22 de maio de 2014 | 02h12
Piketty reconhece a importância de Kuznets, um dos primeiros economistas a recorrer a estatísticas científicas com as quais Marx (e Malthus e Ricardo e outros catastrofistas dos séculos 18 e 19) nem sonhava. Mas as conclusões de Kuznets podem ser chamadas de canções de ninar para capitalista selvagem dormir sem remorso. Piketty perdoa o otimismo de Kuznets porque ele é um reflexo direto do otimismo da época, o período entre o fim da Segunda Guerra Mundial, 1945, e 1975, 30 anos que na França são chamados de "les trente glorieuses", durante os quais todos os barcos subiram juntos e subiram muito. Desde então, de acordo com o estudo das estatísticas a seu dispor (e a dispor de todo o mundo) e as previsões de Piketty, os mitos do mercado autorregulado, da mãozinha invisível de Adam Smith e da eventual superação da desigualdade e da injustiça que virá um dia, é só ter paciência, sobrevivem nos contos de fada com final feliz que o neoliberalismo insiste em nos contar, e defende contra todas as evidências. Um contrapeso teórico à sua tese, do qual Piketty não foge, é que o sonho - ou o pesadelo, dependendo de que lado você estaria quando viesse o cataclismo - previsto por Marx também não aconteceu. O apocalipse marxista também virou conto de fada, pelo menos na sua pretensão escatológica à redenção da humanidade no fim do capitalismo, do Estado e da História.

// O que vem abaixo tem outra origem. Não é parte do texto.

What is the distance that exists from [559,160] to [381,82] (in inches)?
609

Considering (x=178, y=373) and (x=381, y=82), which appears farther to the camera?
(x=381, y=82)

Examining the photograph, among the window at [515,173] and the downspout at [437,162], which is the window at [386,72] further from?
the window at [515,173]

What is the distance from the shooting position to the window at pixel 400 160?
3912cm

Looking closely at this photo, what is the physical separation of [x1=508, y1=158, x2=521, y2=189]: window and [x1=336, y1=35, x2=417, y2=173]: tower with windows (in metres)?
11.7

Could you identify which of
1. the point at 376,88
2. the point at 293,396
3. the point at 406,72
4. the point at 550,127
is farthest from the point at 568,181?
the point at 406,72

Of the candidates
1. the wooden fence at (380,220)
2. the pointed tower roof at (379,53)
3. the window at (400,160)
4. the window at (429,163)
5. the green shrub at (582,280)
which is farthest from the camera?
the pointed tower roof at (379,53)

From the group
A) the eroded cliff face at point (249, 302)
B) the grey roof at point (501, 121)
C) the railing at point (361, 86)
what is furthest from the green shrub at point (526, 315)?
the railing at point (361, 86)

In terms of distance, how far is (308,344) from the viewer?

Piketty propõe medidas contra a desigualdade difíceis de imaginar na prática, como a taxação universal de grandes fortunas herdadas e lucro desmedido. Mas seu livro está sendo considerado tão importante, sobre distribuição de renda no século 21, quanto as teses equivocadas de Kusnets que justificavam a ganância no século 20. Resta saber se terá a mesma influência.